Depuis peu, je reçois plusieurs demandes de pension par semaine, quand, il y a encore quelques mois, je passais des annonces pour faire découvrir le concept de l’écurie, qui attirait principalement des propriétaires de vieux chevaux éclopés… Étrange non ? Y-aurait-il du changement dans l’air ? PAR SOPHIE DUHAMEL. ILLUSTRATION : BRUCE MILLET.
Le phénomène est apparu en fin d’année dernière, disons en novembre/décembre, à une saison où je ne prends plus, théoriquement, de nouveau pensionnaire. Pour avoir vécu des intégrations hivernales, à base de glissades dans la boue, tant pour moi que pour les équidés, de cheval mis à l’index du groupe qui attend sous la pluie à l’entrée de la stabulation avec une mine désespérée, et de longues heures de surveillance les pieds gelés et la goutte au nez, je préfère différer ces moments toujours délicats à une période plus confortable pour moi et plus sécurisante pour les chevaux. Généralement, ce n’est pas la saison où je suis sollicitée. Qui aurait l’idée de sortir son cheval du box en plein hiver pour le mettre dans une pension 100 % extérieur ? Apparemment, plus de monde que je ne le pensais...
Objectif atteint
Permettez-moi de me gargariser le temps d’un paragraphe. L’effectif de ma modeste structure est aujourd’hui au complet, j’ai atteint l’objectif qui me paraissait raisonnable (rapport à mes petits bras musclés et à la superficie limitée du terrain) à la création de mon écurie en paddock paradise, il y a cinq ans. De nouveaux pensionnaires arriveront seulement au départ d’anciens. Et j’ai une liste d’attente, si, si. En toute franchise, jusqu’à cette année, ça ne se bousculait pas au portillon ! J’ai même un peu ramé les premiers temps pour convaincre du bien fondé de la vie en troupeau, dehors H24, pieds nus…

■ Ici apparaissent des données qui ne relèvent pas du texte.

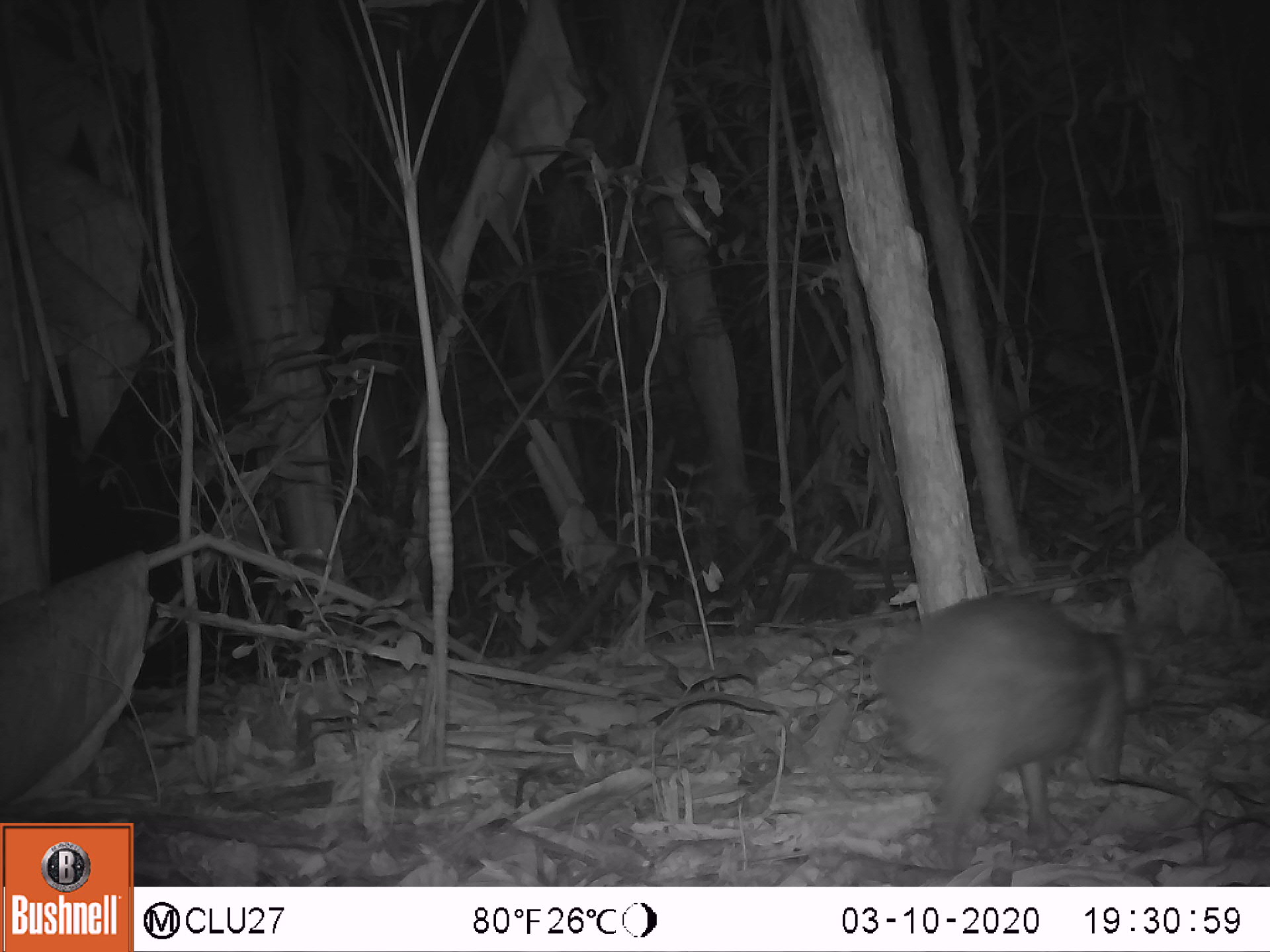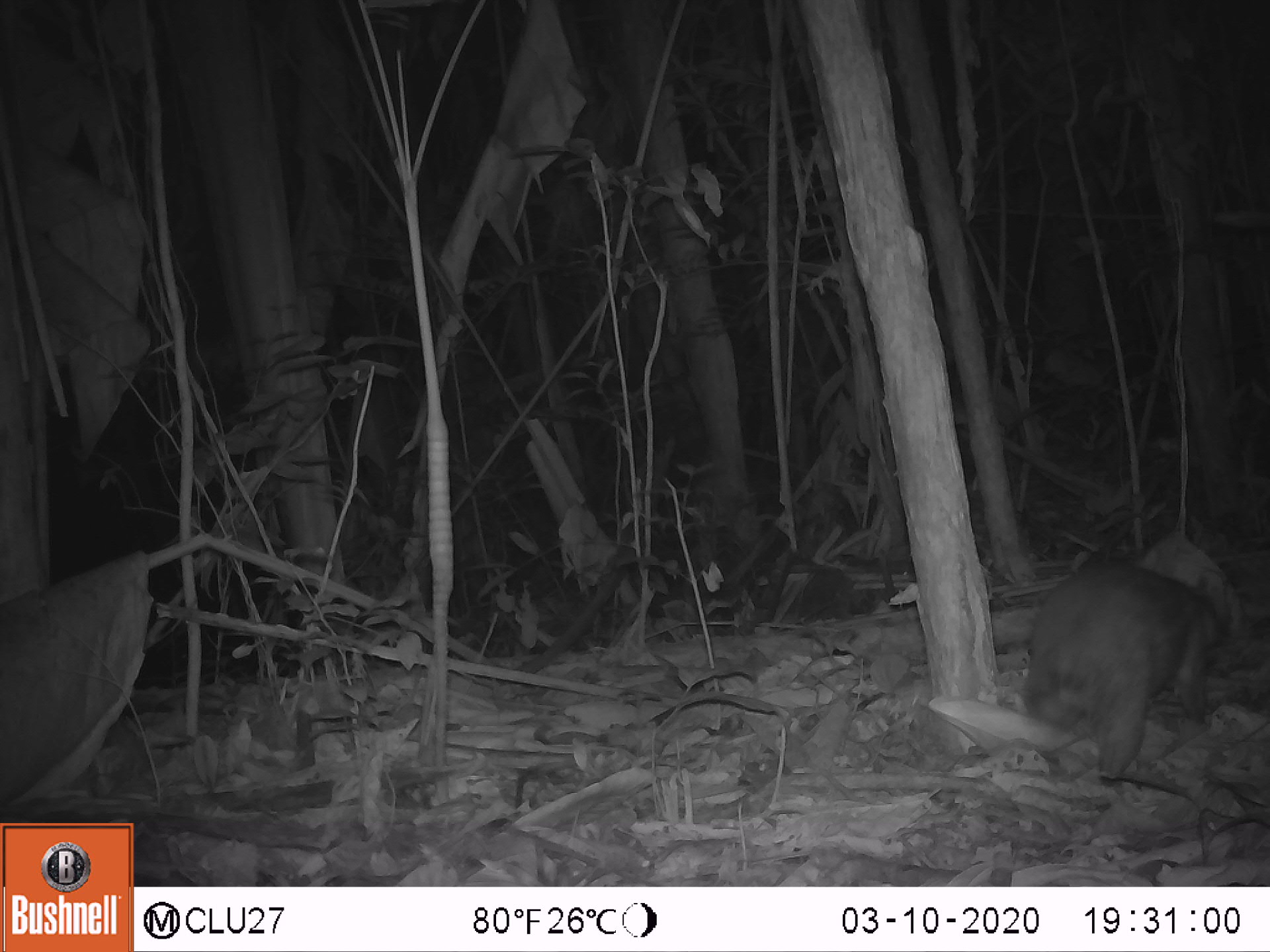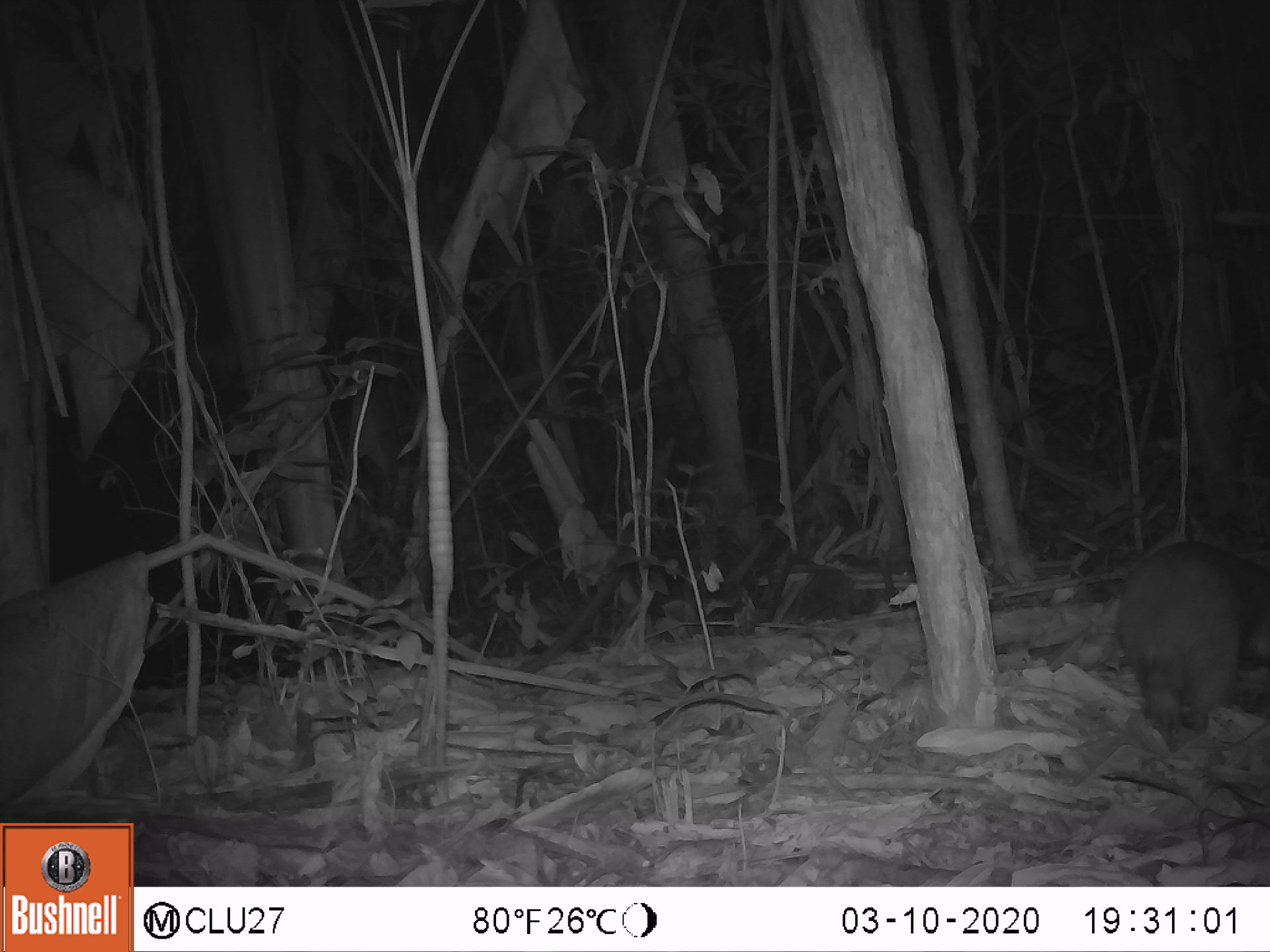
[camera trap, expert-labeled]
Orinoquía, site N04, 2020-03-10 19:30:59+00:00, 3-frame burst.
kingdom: Animalia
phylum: Chordata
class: Mammalia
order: Rodentia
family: Cuniculidae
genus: Cuniculus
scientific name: Cuniculus paca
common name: spotted paca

Avec mes premiers propriétaires « militants », on se sentait parfois appartenir à un genre de secte des « chevaux au naturel », tellement nos choix d’hébergement, d’alimentation et de travail paraissaient en rupture avec un milieu conventionnel (oserais-je dire conservateur ?). Un peu comme les citadins qui « plaquent tout » pour partir vivre à la campagne, faire pousser leurs légumes et cuire leur pain, et qui sont parfois regardés avec une certaine condescendance. C’était pareil pour nous autres les piedsnudistes-adeptes-du-paddock-paradise. Et puis il y a eu 2020. Inutile, je suppose, de revenir sur les épisodes de confinement ?
2021, nouvelle ère ?
Quand, il y a quelques semaines, j’ai été sollicitée pour une pension, j’ai été flattée et rassurée sur le bien fondé de ma structure. Quand une autre demande s’est présentée quelques jours après, j’ai été surprise. À la suivante, un tantinet parano, je me suis demandée si un collègue ne me faisait pas une mauvaise blague. Ou s’il ne s’agissait pas de tentatives d’attaques de méchants tortionnaires de chevaux… Oui, j’avoue, l’année précédente a légèrement entamé ma santé mentale !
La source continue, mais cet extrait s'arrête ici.